The tribes did not resist these projects when they first started as they are doing today. The genesis of their resistance in a nascent form could be traced back to the late 1970s, which gained momentum in the course of time and has become wide-spread post 1990s. Till then, they cooperated and lent support to these projects as a part of their contribution to the nation-building process. They suffered displacement all through the post-independence era of the national reconstruction process without any proper resettlement and rehabilitation or adequate compensation. If development turned out to be exclusive even when its overall ethos and objective was that of “development of all”, as manifest in the socialistic pattern of society that India aimed to build, the same seems to be far distant in a new economic order where the corporate world has assumed the key role and the state has actively aided them in the process by trampling every safeguard and protection provided in the Constitution and law. The widespread restlessness that one encounters in the tribal areas of the mainland since the 1990s must be seen against this backdrop.
Is the development we talk of invariably inclusive?
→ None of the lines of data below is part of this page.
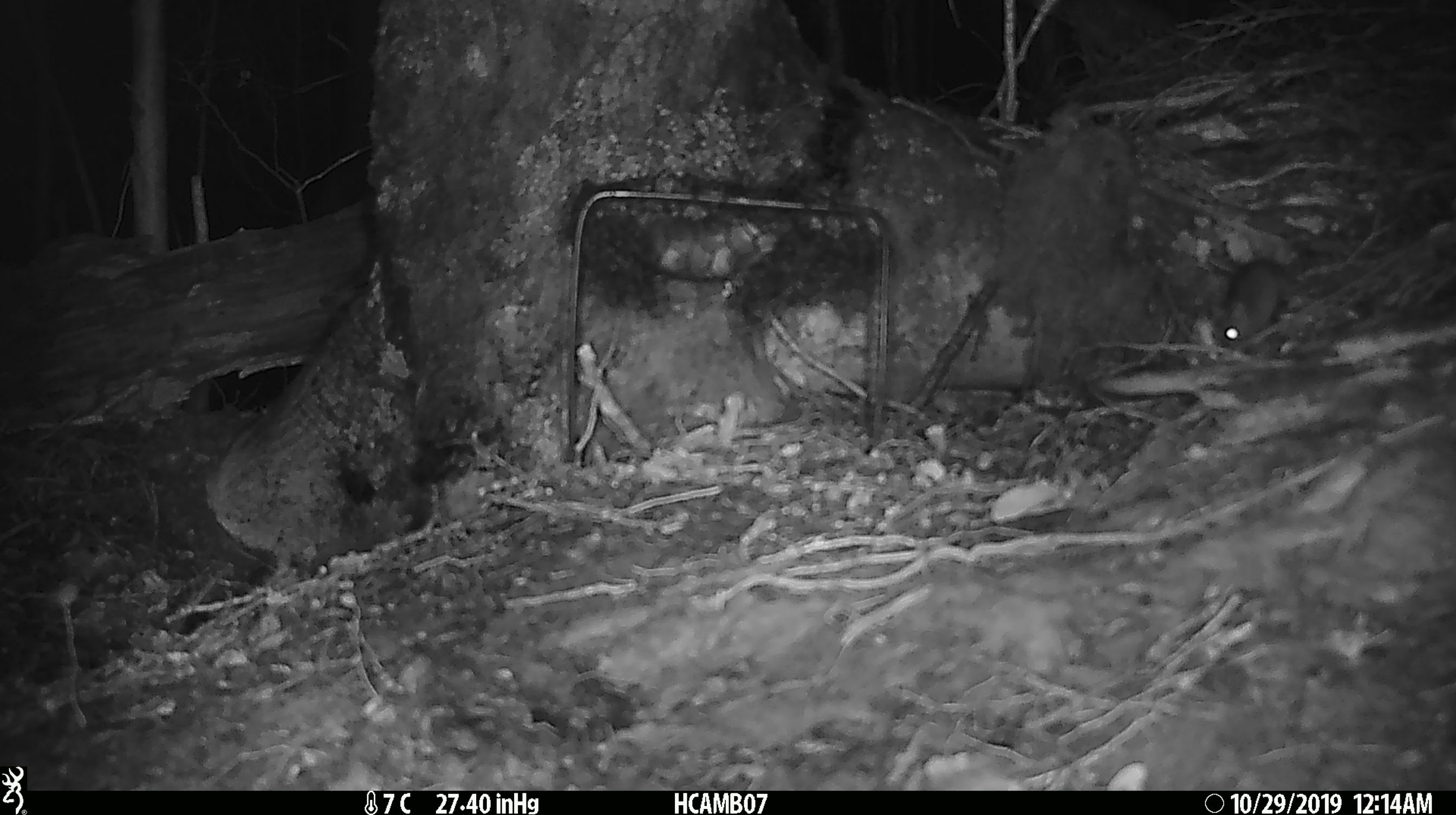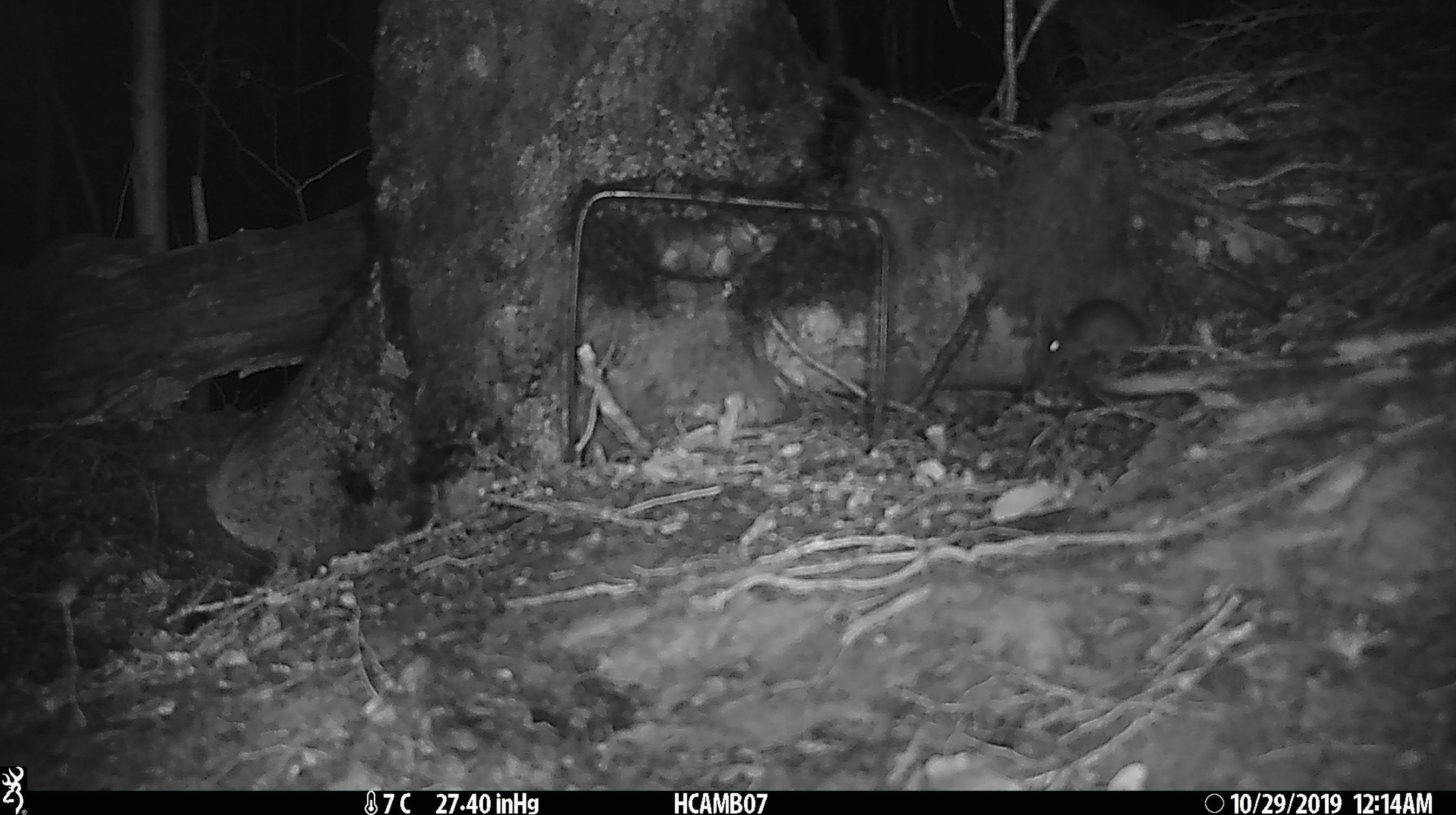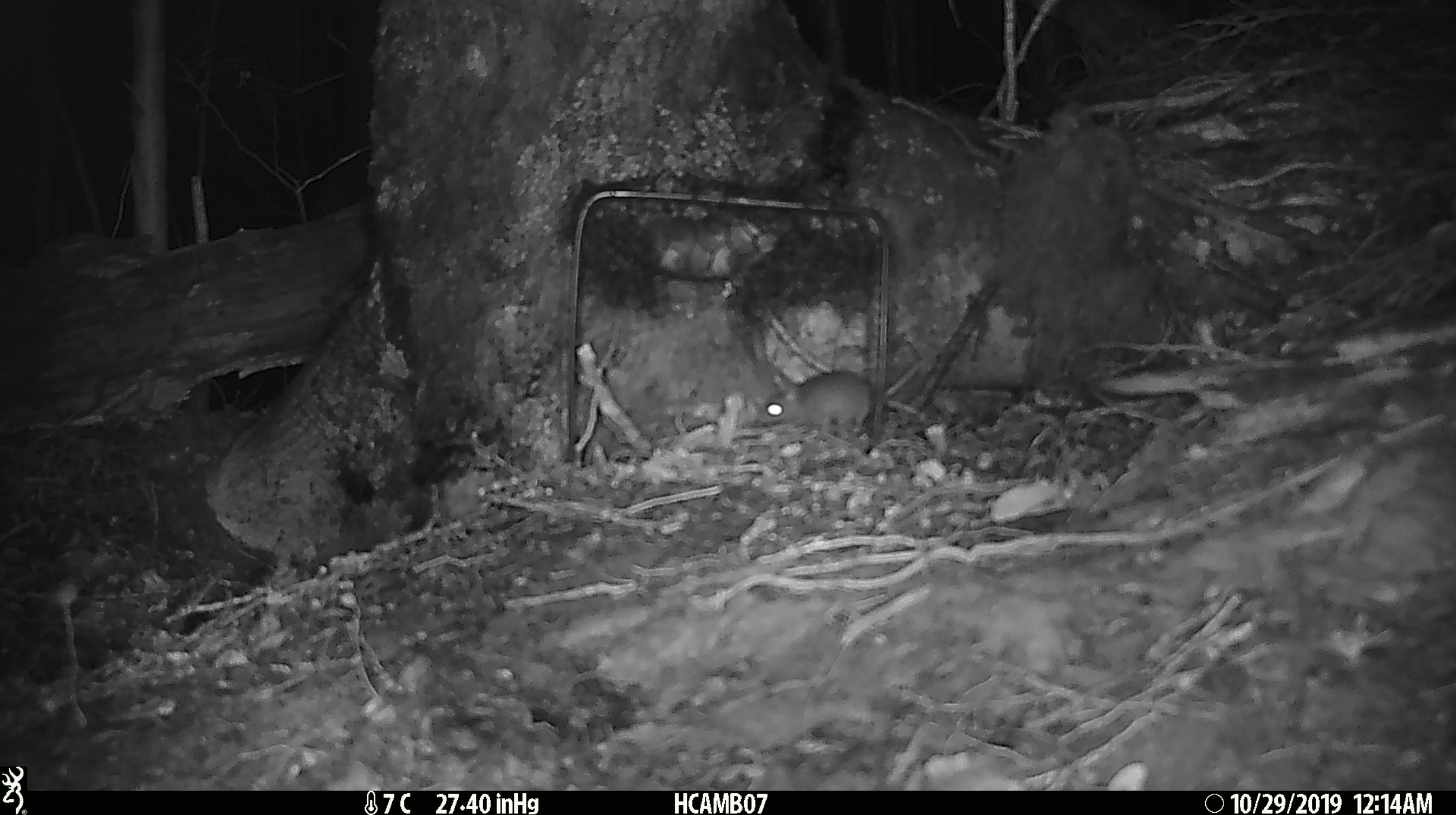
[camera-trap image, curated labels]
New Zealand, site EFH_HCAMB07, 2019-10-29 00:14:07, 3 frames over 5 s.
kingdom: Animalia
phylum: Chordata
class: Mammalia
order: Rodentia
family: Muridae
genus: Mus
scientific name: Mus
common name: mouse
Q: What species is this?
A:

The people who have suffered the most on this path of development are the tribes, especially of mainland India. Their resistance is not against development but development of a kind that is antithetical to their very existence as the people. It is against the state’s model of development that the tribes are resisting and the state is using all the measures at its disposal, including the monopoly of the use of physical force. What this means is if cooperation is not forthcoming, coercion and violence are the means through which the state’s development agenda is to be pursued. Contrary to the spirit of and the provisions provided for the tribes in the Constitution, the development pursued by the regime is not only contrary to its proclaimed agenda, it also points to the hollowness of the slogan “sabka sath, sabka vikas.”